Now we must admit that since October 2018 Arsenal have been spending money on the thing most supporters welcome – buying players while also getting more and more income through player sales, higher prices, and more and more and more marketing. So we can’t complain that the Kroenkes have been taking money out. Arsenal have simply been losing it, having under Wenger had all those years of making money.
This in turn means that Profit and Sustainability Rules now begin to matter, although these have been mitigated to some degree by the club issuing and the owners buying more and more shares, although this is now said to have reached its limit. Instead, there have been the loans that the Kroenke family have been making to the club.
Nevertheless, Arsenal have started to reign things in, not specifically to make a profit but to ensure they don’t slip into the PSR net and thus have a points deduction.
You will I am sure recall the clubs that have thrown their toys out of the pram when anyone suggests they are in breach of PSR rules – Leicester and Manchester C are the most litigious in this regard, fighting every step of the way.
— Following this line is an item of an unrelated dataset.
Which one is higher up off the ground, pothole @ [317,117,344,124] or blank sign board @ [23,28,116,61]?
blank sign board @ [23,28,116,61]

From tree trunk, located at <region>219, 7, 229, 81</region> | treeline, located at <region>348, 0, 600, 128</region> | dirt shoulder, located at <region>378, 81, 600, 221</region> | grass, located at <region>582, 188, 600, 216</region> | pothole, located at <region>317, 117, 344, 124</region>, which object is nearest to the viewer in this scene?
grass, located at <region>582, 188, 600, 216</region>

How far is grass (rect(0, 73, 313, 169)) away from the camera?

Aston Villa, Nottingham Forest, Newcastle United, and Everton have all been struck down with charges.
Arsenal however, although losing money have still got some wriggle room, meaning they could lose another £90m or so and remain ok – providing nothing goes wrong.
What’s more the player wages are under the “70% of turnover” limit, but big spending on new players without equivalent sales is getting harder by the day. Which means that dashing out and buying the new centre forward that the media demanded while the club was beaten in goals scored only by the Mancs was not easy to manage.
Thus reaching this position of safe loss-making while getting to a position of challenging ManC has been achieved by making more money. Income in fact has risen by £150m year.
Partly this has happened because success brings money. Finish higher up the league, and more money comes in from broadcasting (the club is on TV more often and in more countries), sponsors, fans at the games and advertisers. The Arsenal stadium project which saw the end of Highbury has also been a huge success, ensuring that Arsenal earns over £131m a game. And the return to the Champions League from the wasteland of the Europa has helped too. So has the fact that Arsenal have been winning more games.
Indeed as things stand only Manchester United is now pulling in more money on each match day than Arsenal. Tottenham with their super whizzo amazing “let’s tell everyone this is the best stadium in the universe to cover up the fact that the team is 14th in the league” takes in around £30m less. And the debt remains.
Of course, the fact that ManC only take just over half the amount of Arsenal on a match day doesn’t worry them – they take their money from elsewhere as we know, but there is one problem. Arsenal’s great leap forward cannot be done in secret. Clubs watch each other, and although Tottenham have already spent the cash and sunk into the doldrums others do think they could do it better.. And the word is out, as the NY Times put it, “Since the stadium opened in 2006, Arsenal have booked combined gate receipts of £1.652bn, over four times its initial £390m build cost.”
What’s more, Arsenal can still expect to grow, for in commercial terms Arsenal still lag behind the likes of Chelsea, Liverpool and the like and that means there is still plenty of room for growth from sponsorship and marketing arrangements. Between 2022 and 2023 that revenue grew by 29% in that one year alone.
However, above everything else, there is one trick that Arsenal have pulled off over and over which gives them an advantage, which we see in every match: the constant stream of quality young players who come in with no transfer fee and lower salaries. Just think how much they save the club!